+++ FRAGMENTO DEL DOCUMENTO +++

No nos engañemos: a pesar de la imperante coquetería tecnológica que, día tras día, trata de disimular el creciente feísmo de nuestro mundo, aún vivimos a finales del siglo XIX. Incluso, si me apuran, habitamos algún período todavía más remoto que lejos queda de esta aberrante moda del prefijo «pos-». Ni posverdad, ni posmodernidad, ni ninguna otra manía postónica. Por el contrario, hoy en día asistimos a la reiteración del decadentismo finisecular, al resurgimiento de un enrevesado periodo barroco e, incluso, al auge de inmemoriales tiempos testamentarios. Por mucho golpe de efecto o sofisticación tecnológica que imperen, no hay nada nuevo bajo el sol. Si acaso, la única originalidad de este mundo que se pretende ultimísimo y postrero es el olvido en el que han caído sus iconos. En el caso que aquí nos convoca, el alzheimer histórico de nuestro presente ha borrado el referente de la figura de Salomé, Judit o, en términos más generales, la mitología terrorífica de la mujer que decapita al político u hombre público.

Jean Benet (1899), Salomé, Musée d’arts de Nantes

Jean Benet (1899), Salomé, Musée d’arts de Nantes

A finales del mes de mayo la actriz Kathy Griffin publicaba en su cuenta de Twitter la fotografía que inspiró este artículo: el fotógrafo Tyler Shields retrató a la actriz y humorista sujetando una reproducción ensangrentada de la cabeza de Donald Trump. Mas no sólo hubo lugar para el laconismo de una imagen ya de por sí explícita, sino que también se desarrolló una historia en forma de comentarios, debates y réplicas en redes sociales y otros medios de comunicación. La cruenta puesta en escena de Tyler Shields parecía acompañada de un guión a la altura del de las heroínas penitentes de la novela decimonónica; sin embargo, debido al pésimo gusto, la falta de ganas y también de imaginación y presupuesto narrativo del arribista fotógrafo Shields, la historia Griffin-Trump no pasó de ser una soporífera película de sobremesa dominical.

Para los despistados, he aquí un breve resumen de los hitos que tuvieron lugar en tal libelo periodístico con tintes de drama moderno, pues en él, como suele ser costumbre en tales narrativas, la sedición y los líos de faldas acaban por confundirse y entreverarse.

Kathy Griffin publicaba la famosa foto y, en un revival de su adolescencia cinematográfica junto a Tarantino, se envalentonaba diciendo que acabaría en Guantánamo. Inmediatamente, Donald Trump, en el papel de íntegro orador público y con folclórica exteriorización, se manifestaba profundamente vejado. Además, para legitimar su derecho a sentirse ofendido, Trump decidía apelar no ya a su inocencia y honorabilidad, quimeras de las que él mismo claudicó voluntariamente hace tiempo, sino a las de su traumatizado hijo de once años Barron.

+++ DATOS REGISTRADOS +++

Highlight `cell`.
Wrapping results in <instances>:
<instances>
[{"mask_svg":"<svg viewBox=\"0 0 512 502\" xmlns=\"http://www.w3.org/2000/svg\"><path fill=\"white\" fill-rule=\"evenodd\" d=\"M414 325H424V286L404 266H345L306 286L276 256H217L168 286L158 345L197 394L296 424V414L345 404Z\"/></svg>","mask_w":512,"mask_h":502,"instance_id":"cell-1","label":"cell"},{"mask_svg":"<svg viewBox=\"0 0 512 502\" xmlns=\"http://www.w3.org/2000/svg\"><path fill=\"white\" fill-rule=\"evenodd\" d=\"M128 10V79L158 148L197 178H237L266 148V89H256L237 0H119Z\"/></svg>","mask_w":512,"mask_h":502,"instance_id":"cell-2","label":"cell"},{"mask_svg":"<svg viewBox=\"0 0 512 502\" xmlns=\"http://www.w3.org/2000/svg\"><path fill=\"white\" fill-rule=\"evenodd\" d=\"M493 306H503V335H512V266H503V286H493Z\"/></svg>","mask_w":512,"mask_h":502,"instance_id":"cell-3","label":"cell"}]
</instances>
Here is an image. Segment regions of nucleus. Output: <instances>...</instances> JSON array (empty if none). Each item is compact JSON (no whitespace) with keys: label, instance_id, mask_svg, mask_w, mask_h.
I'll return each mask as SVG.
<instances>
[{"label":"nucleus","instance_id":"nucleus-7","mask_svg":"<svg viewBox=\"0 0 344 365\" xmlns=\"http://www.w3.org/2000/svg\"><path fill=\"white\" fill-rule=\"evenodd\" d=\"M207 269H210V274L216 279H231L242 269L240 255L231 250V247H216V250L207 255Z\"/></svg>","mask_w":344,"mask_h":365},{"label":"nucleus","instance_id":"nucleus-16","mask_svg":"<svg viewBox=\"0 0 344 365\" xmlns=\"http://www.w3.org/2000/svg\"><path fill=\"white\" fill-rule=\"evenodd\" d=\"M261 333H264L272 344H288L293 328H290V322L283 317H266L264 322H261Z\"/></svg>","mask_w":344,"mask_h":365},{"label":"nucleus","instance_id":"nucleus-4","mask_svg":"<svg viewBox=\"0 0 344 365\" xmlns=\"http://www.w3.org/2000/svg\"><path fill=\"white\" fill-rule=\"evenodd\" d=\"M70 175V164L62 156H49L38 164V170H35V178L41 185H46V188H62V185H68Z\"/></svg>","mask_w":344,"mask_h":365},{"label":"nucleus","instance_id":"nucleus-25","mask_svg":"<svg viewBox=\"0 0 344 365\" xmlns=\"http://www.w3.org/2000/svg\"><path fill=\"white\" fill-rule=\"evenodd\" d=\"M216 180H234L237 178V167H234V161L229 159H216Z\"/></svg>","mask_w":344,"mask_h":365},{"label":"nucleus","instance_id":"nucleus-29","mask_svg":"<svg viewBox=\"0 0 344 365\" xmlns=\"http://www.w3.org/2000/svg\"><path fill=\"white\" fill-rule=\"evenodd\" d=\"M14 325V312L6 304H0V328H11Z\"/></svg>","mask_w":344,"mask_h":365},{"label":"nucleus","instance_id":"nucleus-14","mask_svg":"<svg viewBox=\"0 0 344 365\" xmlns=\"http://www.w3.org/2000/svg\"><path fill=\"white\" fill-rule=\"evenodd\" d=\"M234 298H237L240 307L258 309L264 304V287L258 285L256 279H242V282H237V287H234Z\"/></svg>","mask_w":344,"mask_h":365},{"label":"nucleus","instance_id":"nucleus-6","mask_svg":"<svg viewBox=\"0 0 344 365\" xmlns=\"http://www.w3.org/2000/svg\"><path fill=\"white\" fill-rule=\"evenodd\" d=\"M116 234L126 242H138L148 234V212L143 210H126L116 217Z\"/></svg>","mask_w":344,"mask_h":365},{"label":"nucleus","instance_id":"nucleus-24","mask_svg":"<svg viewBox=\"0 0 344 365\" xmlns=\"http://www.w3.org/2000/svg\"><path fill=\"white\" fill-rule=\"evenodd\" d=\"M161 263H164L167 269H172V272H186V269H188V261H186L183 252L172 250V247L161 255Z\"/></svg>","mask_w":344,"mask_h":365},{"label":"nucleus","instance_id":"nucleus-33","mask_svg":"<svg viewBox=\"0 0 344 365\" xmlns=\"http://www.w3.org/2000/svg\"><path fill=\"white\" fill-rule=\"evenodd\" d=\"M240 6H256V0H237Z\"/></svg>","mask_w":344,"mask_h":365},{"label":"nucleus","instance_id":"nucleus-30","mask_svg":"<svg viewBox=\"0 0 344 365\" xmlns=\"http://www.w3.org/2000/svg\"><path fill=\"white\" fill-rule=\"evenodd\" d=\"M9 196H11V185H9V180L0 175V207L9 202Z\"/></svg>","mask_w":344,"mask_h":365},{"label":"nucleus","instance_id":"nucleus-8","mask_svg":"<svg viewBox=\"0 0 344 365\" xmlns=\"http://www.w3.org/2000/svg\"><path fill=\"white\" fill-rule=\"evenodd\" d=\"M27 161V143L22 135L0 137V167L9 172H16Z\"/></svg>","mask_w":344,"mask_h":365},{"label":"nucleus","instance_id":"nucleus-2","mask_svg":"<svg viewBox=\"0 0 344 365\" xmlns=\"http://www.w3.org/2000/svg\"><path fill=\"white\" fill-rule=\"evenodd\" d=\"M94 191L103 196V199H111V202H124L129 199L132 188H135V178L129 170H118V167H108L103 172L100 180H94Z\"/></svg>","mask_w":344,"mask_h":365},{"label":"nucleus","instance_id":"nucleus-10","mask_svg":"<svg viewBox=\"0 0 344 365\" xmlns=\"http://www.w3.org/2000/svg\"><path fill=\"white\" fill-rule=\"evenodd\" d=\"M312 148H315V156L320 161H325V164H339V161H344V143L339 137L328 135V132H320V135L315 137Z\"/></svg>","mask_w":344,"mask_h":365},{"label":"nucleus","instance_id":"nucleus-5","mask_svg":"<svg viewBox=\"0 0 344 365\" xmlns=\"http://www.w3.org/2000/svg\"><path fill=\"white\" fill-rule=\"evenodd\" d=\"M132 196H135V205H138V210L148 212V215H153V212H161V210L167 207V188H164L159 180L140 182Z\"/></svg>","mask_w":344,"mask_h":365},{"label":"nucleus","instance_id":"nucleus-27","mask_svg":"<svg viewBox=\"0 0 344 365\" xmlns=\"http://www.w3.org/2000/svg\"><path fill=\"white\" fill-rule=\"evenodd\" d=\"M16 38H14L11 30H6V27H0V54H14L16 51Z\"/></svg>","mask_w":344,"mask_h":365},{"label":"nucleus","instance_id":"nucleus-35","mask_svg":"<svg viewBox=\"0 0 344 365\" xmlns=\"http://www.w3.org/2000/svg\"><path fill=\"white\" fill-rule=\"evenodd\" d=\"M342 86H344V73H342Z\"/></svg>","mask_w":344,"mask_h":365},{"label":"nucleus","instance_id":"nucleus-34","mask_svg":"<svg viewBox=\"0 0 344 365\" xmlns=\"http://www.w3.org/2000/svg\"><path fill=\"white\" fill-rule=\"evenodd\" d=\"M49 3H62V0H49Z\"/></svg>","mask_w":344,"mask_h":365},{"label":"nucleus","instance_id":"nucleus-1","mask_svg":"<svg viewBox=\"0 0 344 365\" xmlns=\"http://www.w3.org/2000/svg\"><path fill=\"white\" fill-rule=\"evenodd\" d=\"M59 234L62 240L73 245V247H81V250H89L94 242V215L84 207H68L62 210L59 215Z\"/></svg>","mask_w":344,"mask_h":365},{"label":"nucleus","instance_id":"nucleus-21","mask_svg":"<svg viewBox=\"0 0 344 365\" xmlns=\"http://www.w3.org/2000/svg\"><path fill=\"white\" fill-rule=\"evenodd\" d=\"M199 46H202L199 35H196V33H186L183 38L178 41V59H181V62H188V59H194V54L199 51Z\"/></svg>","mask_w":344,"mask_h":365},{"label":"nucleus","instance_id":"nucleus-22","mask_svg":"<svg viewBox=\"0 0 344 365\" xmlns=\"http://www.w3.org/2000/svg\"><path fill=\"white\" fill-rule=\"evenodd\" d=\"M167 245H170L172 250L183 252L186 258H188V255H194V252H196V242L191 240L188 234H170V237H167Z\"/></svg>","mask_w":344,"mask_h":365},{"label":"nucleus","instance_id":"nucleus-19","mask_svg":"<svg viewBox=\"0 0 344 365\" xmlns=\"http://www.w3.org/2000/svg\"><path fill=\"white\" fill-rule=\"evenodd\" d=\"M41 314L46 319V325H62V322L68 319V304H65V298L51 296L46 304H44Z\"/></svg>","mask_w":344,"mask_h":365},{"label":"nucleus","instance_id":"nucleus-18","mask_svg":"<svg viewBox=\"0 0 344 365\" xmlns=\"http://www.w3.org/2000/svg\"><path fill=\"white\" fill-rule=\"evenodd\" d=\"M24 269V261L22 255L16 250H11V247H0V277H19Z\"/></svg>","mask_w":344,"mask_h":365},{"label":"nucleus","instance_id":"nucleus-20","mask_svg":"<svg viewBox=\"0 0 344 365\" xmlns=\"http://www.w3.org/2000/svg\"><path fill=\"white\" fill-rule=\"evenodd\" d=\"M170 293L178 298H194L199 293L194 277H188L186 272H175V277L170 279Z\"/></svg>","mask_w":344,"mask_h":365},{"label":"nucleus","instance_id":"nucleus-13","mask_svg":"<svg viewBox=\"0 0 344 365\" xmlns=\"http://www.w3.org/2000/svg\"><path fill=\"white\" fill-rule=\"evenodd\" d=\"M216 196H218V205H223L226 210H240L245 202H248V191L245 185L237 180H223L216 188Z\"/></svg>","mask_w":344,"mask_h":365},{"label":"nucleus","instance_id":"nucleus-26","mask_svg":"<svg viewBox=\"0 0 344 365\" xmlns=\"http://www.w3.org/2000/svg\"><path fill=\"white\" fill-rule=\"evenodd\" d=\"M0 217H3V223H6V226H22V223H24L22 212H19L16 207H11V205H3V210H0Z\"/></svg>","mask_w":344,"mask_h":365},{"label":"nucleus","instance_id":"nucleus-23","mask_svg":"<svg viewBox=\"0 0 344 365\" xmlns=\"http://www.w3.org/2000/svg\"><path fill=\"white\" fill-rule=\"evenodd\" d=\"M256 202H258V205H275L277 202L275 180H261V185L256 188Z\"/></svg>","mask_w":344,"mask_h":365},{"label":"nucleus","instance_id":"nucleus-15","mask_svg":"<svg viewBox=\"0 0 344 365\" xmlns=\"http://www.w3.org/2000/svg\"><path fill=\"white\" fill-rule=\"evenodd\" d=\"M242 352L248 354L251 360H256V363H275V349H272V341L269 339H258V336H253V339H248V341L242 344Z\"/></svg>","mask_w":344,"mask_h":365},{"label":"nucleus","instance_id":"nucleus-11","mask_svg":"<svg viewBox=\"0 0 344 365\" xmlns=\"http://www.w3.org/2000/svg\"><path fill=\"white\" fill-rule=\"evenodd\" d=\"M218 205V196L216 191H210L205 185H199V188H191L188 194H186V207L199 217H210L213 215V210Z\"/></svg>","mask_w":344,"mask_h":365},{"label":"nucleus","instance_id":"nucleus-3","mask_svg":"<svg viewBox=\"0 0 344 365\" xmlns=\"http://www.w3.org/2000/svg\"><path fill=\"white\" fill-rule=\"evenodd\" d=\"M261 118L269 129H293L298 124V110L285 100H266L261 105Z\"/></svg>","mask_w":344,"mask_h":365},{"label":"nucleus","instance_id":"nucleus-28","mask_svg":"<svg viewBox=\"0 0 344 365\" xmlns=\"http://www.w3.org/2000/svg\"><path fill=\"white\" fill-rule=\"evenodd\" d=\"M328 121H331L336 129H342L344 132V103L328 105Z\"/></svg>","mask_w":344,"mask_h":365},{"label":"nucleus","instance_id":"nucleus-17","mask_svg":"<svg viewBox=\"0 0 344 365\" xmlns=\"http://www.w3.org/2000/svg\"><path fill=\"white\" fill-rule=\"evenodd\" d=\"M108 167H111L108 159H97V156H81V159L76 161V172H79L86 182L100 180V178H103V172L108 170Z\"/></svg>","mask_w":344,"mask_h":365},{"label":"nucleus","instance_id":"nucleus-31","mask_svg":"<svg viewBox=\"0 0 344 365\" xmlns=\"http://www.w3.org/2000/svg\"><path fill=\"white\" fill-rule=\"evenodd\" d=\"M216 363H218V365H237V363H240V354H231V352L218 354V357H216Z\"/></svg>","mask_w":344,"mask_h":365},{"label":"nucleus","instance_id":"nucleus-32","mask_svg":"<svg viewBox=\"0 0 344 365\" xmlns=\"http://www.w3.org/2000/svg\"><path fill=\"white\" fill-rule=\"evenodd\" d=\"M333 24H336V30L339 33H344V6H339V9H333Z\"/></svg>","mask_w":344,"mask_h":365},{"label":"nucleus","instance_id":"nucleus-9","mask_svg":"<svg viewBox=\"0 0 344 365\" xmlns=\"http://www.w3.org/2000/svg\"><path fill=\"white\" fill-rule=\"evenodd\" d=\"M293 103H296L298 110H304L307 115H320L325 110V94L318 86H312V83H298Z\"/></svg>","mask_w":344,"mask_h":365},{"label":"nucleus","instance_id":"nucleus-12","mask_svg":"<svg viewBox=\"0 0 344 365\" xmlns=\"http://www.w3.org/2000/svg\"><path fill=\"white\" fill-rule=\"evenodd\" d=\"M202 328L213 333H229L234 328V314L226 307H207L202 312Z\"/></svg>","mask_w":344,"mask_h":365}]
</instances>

+++

# QUÉ HACER
**1)** Según el fragmento, ¿quién retrató a Kathy Griffin sujetando la cabeza ensangrentada de Donald Trump?
**2)** Reproduce del fragmento el pasaje comprendido entre "Kathy Griffin publicaba la" y "once años Barron.", ambos incluidos.

# RESPUESTAS
**1)** El fotógrafo Tyler Shields.

**2)**
Kathy Griffin publicaba la famosa foto y, en un revival de su adolescencia cinematográfica junto a Tarantino, se envalentonaba diciendo que acabaría en Guantánamo. Inmediatamente, Donald Trump, en el papel de íntegro orador público y con folclórica exteriorización, se manifestaba profundamente vejado. Además, para legitimar su derecho a sentirse ofendido, Trump decidía apelar no ya a su inocencia y honorabilidad, quimeras de las que él mismo claudicó voluntariamente hace tiempo, sino a las de su traumatizado hijo de once años Barron.